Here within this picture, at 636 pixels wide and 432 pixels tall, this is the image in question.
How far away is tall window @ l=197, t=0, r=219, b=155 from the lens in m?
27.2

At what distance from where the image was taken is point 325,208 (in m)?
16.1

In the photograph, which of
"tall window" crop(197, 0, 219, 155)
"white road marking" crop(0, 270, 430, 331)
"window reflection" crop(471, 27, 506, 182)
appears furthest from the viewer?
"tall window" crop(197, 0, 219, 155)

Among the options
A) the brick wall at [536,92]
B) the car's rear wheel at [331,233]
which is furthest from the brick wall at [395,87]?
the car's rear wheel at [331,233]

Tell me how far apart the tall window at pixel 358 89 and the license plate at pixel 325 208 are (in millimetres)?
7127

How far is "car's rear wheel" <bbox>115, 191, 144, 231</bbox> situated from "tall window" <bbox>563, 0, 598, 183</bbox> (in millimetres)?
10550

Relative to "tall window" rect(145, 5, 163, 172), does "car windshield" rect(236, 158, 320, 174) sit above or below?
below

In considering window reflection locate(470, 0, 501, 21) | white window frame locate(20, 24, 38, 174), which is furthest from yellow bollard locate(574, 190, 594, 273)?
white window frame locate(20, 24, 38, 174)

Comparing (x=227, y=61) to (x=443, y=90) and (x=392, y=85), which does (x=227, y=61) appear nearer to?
# # # # #
_The problem_
Convert the lines from the one containing "183</bbox> (in millimetres)?" through the end of the items, inclusive, into a JSON list of strings with one string per line, omitting blank lines.

_Answer to this exercise_
[
  "How far is \"car's rear wheel\" <bbox>115, 191, 144, 231</bbox> situated from \"tall window\" <bbox>563, 0, 598, 183</bbox> (in millimetres)?",
  "10550",
  "Relative to \"tall window\" rect(145, 5, 163, 172), does \"car windshield\" rect(236, 158, 320, 174) sit above or below?",
  "below",
  "In considering window reflection locate(470, 0, 501, 21) | white window frame locate(20, 24, 38, 174), which is furthest from yellow bollard locate(574, 190, 594, 273)?",
  "white window frame locate(20, 24, 38, 174)",
  "Comparing (x=227, y=61) to (x=443, y=90) and (x=392, y=85), which does (x=227, y=61) appear nearer to?"
]